En me relisant et en lisant les commentaires, je voudrais apporter un complément :

. Bien sûr, le christianisme date de l’époque christique (belle tautologie !) et du premier collège apostolique (« Tu es Pierre, et sur cette pierre je bâtirai mon Église ; et la puissance de la Mort ne l’emportera pas sur elle » Mathieu, 16, 18, trad AELF). 1054 est une date clé dans l’histoire de l’Europe et du Christianisme : la séparation – jusqu’à aujourd’hui, et pour combien de temps encore ? -, des deux traditions, l’Occidentale , de culture latine, dite catholique, et l’Orientale, de culture grecque, dite orthodoxe. La Foi est identique, (la querelle du fameux « filioque » porte sur une formulation théologique). La différence de spiritualité ou d’ambiance se perçoit facilement en visitant une église orientale, par exemple Saint-Julien-le-pauvre, à deux pas de la Cathédrale, sur la rive gauche de la Seine.
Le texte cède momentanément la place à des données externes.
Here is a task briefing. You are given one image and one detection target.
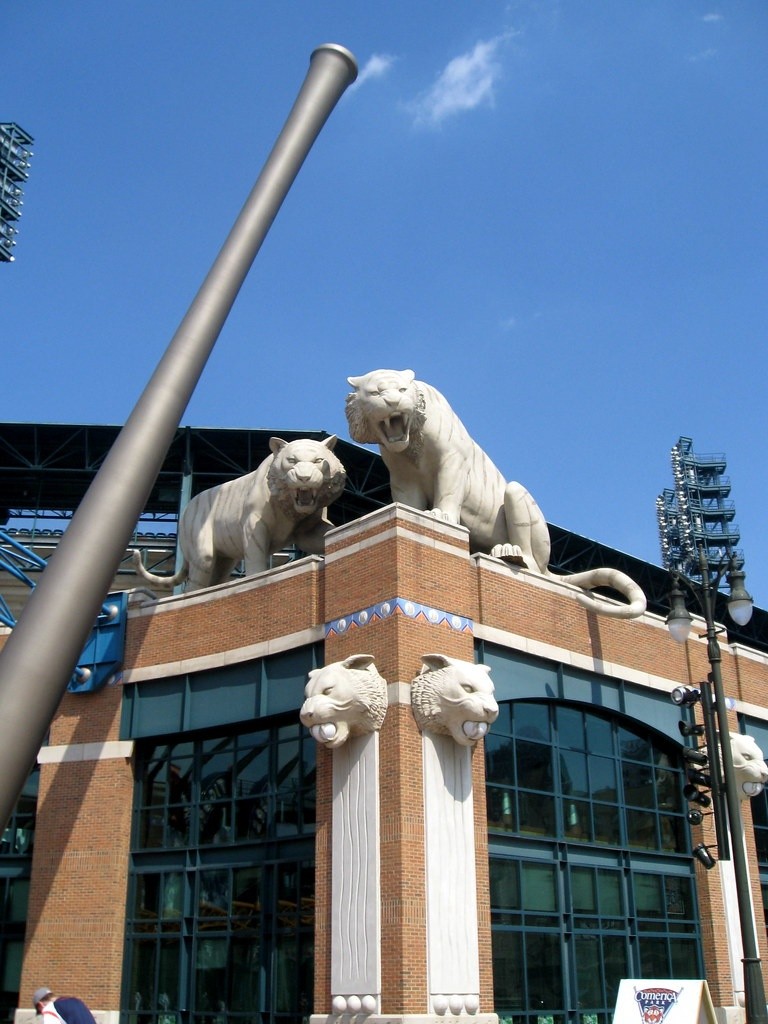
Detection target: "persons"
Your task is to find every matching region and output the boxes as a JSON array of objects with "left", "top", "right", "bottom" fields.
[{"left": 33, "top": 987, "right": 97, "bottom": 1024}]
. Bien sûr, chaque cathédrale a sa personnalité. A Notre-Dame de Paris, ce qui frappe d’emblée est la pureté du dessin de la structure, remarquable d’équilibre et de classicisme, pureté que ne parvient pas à étouffer la profusion des détails. Pas forcément évident à percevoir sur des photos, mais cela s’impose à l’observateur direct pour peu qu’il accepte de prendre le temps de la contemplation. Cela dit, parmi les grandes (ou moins grandes !) cathédrales l’on peut apprécier plus l’une ou l’autre : le sourire de l’Ange (Reims) est unique, le bleu des vitraux de Chartres est unique (les bretons ont participé au financement de Chartres, parait-il). En Bretagne, Quimper/Kemper présente une particularité architecturale unique (chœur oblique par rapport à l’axe de la nef). En Bretagne toujours, à Nantes, la cathédrale claire et spacieuse, est très agréable et apaisante. Elle abrite le tombeau, finement sculpté dans le marbre blanc, des parents d’Anne de Bretagne, et témoigne de la puissance et de la richesse de l’Etat breton, avant la perte de l’indépendance (1488-1532). Les Bretons de l’ensemble de la Bretagne péninsulaire peuvent être légitimement fiers de cette cathédrale majestueuse.

« Te zo roc’h ha war ar roc’h-se e savin va Iliz, ha ne vo biken galloudezioù ar marv trec’h dezhi. » Mazhev, 16, 18,testenn Kenvreuriez ar brezoneg (1982). Doare-skrivañ KLT ganin-me.

Loic Le Sellin
Mardi 23 avril 2019

C'est drole, je suis toujours surpris par le fait que l'histoire n'a l'air de commencer qu'avec le christianisme et les filtres qui s'en sont imposes. Surtout pour un peuple qui se revendique anterieur a la France! Notre Dame n'a pas ete batie n'importe ou ni n'importe comment. Nos druides le savent bien. Et c'est cette connaissance qui est d'autant plus significative, voir inquietante car Notre Dame n'est pas seule a avoir ces caracteristiques. Elle participe a une "revelation", a tout le moins un equilibre de forces naturelles auxquelles les Bretons, plus que d'autres, sont encore sensibles. Notre "Itron Varia", meme christianisee, voire oubliee, a encore la force d'emouvoir, en preuve toutes ces reactions qui pourraient paraitre incongrues en d'autres lieux. On est forcement dans une autre dimension, une autre realite qui transcende les siecles, et qui, pour les plus sensibles, demande de s'agenouiller quand ils sont sur son parvis.